I was floored by some recent statements in my local newspaper from one trainer of diabetes alert dogs: "once completely trained, the dog likely could smell a change in blood sugar from up to five miles away" and “a diabetic alert dog could smell a teaspoon of sugar in an Olympic-size swimming pool.” I wrote to his organization, and got an odd reply: “We have a significant number of personal accounts of our dogs alerting from good distances, but it is just that; personal anecdotal accounts. There is no guarantee that all dogs are able to do it and no scientific evidence to support the claims yet.” He sold a dog (for $19,000) to a local family which (according to the story) “will be trained to sense and smell abnormal blood sugar levels, and to alert her and her parents before [the 7-year-old child] experiences symptoms.”
Other trainers are equally enthusiastic: “in most cases the dog prompts the person to test outside of a particular range of values. Unlike what is reported in popular media outlets, a real service dog for Diabetes work can let the individual know whether they are high or low, or about to swing.” (personal communication).
And it’s not just dogs: a cat saved her owner “from the grip of diabetic seizure mere hours after she adopted him from a local animal shelter.” Turns out the cat was new to the household, hence had no training; and the "seizure" was not a true epileptic episode as the woman "came to her senses" -- no mention of whether she was high or low sugar, or for that matter, normal! But anyway, that's a cat, not a dog.
I recently wrote to a number of websites that train diabetes service dogs, and asked if they were aware of any published peer-reviewed studies to support the claims that the dogs are useful: there are none. There are anecdotal reports, mainly in the media, but nothing more. The closest is a survey by researchers at Queen's University Belfast, which found that 65 percent of 212 people with insulin-dependent diabetes reported that when they had a hypoglycemic episode their pets had reacted by whining, barking, licking or some other display.
Forgive me if I am not persuaded.
One dog-training-organization was a fraud pure-and-simple: The Attorney General of the state of Missouri received numerous complaints from consumers, alleging that one company (Heaven Scent Paws, HSP):
I do not mean to imply that any other trainers are frauds, but are they being overenthusiastic? No one seems to agree on what these dogs are sensing; options that have been discussed by pediatric endocrinologists include:
One peds endo commented "I just met my first diabetic service dog. The dog came with the child and parents, and they reported amazing stories of the dog's ability to sense his hypoglycemia and alert them, day and night. He has been trained to recognize his scent from socks removed after documented hypoglycemic events. The dog has no false positives." Let me pour a little cold water on this claim. Although the dog might have no false positives (that is, would never react when the sugar level is normal), that isn’t the problem: the issue really is how often the sugar might go low and the dog would not respond (in medical jargon, a false negative).
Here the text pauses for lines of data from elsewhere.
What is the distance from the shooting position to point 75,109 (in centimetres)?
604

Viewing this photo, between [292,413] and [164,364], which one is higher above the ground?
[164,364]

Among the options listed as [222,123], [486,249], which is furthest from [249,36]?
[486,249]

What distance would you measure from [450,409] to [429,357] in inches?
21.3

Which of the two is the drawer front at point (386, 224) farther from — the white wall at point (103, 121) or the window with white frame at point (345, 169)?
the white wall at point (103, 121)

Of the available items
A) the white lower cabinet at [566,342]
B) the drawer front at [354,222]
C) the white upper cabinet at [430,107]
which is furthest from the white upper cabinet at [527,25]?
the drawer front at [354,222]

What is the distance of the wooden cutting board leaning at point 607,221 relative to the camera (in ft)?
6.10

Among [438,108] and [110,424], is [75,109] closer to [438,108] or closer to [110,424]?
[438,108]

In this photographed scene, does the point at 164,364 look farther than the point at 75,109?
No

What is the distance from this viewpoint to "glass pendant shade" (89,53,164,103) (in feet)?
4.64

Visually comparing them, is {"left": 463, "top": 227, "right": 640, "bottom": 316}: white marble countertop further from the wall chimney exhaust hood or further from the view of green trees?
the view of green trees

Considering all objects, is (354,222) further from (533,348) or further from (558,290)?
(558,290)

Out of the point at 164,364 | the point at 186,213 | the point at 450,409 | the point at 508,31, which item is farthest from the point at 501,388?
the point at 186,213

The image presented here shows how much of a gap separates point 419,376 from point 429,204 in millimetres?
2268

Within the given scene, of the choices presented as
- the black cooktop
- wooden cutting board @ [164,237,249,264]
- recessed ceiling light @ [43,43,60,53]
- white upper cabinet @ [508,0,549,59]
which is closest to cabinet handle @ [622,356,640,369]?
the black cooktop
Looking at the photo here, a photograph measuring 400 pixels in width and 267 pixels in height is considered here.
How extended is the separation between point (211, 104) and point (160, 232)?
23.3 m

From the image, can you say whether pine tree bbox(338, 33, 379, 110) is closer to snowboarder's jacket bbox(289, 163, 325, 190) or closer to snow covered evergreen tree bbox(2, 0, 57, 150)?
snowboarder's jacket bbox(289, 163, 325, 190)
And the dog was from... HSP!
And if the trainers and physicians don’t know, the public sure doesn’t: there are many on-line breathless stories about families spending huge sums of money for dogs that they are assured will accurately, reliably, and predictably alert the parents to their child’s hypoglycemia.
What do we know for sure that dogs can do?
1) They can occasionally react in various ways when owners with diabetes have abnormally low blood sugar levels -- but that doesn’t mean they react predictably to lows, nor does it mean that expensive training programs can teach dogs to react reliably to lows.
2) They have reduced parental anxiety about hypoglycemia.
3) They (or more correctly, the trainers) have persuaded parents (and occasionally, insurance companies) to part with many thousands of dollars.
What is needed is more science and less amazing anecdotal evidence in news reports. Until a well-designed study is carried out, presumably with the patients wearing continuous glucose monitors (CGM) so glucose levels can be continuously monitored, we won’t know. With CGM, one would easily be able to determine the percentage of lows that caused the animals to react, and whether they sense and react to changes in blood sugar. Another benefit of CGM is that the number of times the dogs react when the sugar is normal and stable (false positives) can be ascertained. Until we know such information from a well-designed and published study, it’s risky to assume that dogs are more reliable than CGM.